What You Will Do In Your Role
- Create and maintain PPAP packages—APQP, PFMA, control plan, SPC, MSA, ect., and submit to customer for approval.
- Create all Quality plan/Inspection instruction for products, and perform the training to the responsible person.
- Create the SPC method for process control, and perform the training to the responsible person.
- Create all the record templates for the product inspection activities.
- Conduct the validation protocol creation and execution.
- Customer compliant handing, lead root cause analysis and implement improve action and prevent action, finish 8D or CAPA report and review with customer.
- Support plant continuous improvement/scrap reduction project.
- Other duties as assigned by supervisor.
The Experience You Will Bring
- 3-5 years working experience in medical device or pharmaceutical manufacturer.

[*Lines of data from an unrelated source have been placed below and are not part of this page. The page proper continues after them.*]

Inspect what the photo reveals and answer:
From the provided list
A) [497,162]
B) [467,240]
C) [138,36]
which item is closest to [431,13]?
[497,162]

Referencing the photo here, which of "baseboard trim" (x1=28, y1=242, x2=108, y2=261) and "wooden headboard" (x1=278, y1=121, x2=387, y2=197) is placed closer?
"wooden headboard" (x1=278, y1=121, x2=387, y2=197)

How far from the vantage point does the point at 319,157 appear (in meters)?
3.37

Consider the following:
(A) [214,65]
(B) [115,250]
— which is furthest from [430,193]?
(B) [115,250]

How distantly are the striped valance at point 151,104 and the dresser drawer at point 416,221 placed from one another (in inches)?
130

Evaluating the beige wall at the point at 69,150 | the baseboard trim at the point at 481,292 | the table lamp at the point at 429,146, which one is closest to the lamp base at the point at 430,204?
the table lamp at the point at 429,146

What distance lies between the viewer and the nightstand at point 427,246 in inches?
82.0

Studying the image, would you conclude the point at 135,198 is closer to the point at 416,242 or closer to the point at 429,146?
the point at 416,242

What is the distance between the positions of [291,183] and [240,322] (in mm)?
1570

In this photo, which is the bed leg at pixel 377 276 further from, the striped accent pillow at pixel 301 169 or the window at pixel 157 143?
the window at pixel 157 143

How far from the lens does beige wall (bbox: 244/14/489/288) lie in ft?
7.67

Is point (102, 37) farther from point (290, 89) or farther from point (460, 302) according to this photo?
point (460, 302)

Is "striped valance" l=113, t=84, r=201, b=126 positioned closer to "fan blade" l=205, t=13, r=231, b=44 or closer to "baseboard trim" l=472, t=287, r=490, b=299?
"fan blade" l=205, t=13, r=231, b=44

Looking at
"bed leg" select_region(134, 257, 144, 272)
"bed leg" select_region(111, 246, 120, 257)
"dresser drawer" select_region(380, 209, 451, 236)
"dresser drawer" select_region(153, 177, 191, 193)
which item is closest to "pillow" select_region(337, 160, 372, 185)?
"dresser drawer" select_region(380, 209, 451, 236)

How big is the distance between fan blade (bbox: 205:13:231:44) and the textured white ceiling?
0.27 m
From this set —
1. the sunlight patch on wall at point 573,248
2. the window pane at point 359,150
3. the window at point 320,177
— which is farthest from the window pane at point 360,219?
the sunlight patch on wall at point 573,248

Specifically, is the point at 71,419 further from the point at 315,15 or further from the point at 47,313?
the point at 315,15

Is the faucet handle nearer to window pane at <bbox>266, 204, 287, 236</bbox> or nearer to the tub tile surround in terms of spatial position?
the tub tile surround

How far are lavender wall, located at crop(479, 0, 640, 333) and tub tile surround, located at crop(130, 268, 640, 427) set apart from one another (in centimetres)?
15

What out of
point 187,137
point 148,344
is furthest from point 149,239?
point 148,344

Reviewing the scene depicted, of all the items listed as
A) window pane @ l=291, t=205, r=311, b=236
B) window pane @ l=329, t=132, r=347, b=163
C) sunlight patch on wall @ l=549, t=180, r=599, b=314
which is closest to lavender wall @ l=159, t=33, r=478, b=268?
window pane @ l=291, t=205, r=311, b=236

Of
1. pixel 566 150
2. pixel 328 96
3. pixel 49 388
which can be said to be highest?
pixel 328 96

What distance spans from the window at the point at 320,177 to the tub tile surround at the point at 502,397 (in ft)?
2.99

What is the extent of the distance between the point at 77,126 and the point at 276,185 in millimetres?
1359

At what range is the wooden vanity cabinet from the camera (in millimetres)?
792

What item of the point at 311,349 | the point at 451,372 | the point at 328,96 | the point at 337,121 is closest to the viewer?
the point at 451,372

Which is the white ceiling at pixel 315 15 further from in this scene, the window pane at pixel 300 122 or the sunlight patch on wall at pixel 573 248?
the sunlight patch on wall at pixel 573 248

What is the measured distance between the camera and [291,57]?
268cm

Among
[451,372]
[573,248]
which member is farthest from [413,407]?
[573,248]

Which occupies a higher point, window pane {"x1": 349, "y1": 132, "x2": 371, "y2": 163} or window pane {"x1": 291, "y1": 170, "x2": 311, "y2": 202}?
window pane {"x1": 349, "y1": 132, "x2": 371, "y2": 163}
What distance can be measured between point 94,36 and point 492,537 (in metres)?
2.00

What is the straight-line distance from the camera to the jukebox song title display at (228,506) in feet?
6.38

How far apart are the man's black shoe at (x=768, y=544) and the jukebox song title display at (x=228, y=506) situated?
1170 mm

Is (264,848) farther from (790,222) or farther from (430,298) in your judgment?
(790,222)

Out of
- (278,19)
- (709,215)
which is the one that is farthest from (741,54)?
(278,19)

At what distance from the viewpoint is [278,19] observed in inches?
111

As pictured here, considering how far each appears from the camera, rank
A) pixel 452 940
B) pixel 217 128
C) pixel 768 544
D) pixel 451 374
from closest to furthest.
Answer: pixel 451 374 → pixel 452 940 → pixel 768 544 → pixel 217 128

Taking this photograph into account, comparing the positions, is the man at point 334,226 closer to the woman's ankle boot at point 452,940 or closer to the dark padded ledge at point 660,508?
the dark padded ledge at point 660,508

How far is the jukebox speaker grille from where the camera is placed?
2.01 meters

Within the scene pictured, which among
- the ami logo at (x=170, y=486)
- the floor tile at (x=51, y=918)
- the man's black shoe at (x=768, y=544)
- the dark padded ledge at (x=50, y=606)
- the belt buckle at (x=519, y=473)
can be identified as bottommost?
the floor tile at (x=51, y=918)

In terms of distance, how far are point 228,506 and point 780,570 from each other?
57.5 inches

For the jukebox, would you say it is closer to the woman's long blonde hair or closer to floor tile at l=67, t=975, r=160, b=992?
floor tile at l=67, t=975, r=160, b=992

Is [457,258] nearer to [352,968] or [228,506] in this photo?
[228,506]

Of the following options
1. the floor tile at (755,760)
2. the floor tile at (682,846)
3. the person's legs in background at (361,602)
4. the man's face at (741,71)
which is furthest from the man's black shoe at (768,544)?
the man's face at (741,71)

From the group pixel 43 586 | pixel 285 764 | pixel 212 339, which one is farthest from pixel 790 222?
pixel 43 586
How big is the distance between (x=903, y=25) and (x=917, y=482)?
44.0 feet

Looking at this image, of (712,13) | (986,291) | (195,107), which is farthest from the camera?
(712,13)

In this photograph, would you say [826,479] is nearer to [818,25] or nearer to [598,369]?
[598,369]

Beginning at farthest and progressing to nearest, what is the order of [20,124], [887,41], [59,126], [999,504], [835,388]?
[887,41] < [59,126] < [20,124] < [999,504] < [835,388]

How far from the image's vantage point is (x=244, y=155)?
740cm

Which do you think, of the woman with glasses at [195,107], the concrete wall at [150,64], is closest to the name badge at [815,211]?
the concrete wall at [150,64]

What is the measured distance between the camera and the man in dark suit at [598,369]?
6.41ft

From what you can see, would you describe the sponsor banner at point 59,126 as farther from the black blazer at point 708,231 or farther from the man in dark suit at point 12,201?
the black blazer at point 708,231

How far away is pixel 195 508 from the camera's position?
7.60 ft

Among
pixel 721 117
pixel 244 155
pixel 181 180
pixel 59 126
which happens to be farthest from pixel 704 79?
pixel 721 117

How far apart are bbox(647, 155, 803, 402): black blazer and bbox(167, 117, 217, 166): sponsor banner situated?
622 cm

- Experienced in validation process .
- Induvidually handle new project quality plan set up and validation protocol creation.
- Knowledge in ISO9001/ISO 13485/GMP.
- Knowledge of FMEA/SPC/QC 7 tools/8D.
- Good communication skills.
- Strong problem solving skills.
- Good analytic senses.
- Flunt English both in written and oral.
What Will Put You Ahead
- Be familiar with measurement equipments.
- Be familiar with the high-automation assembly process.
- Experience in Software validation.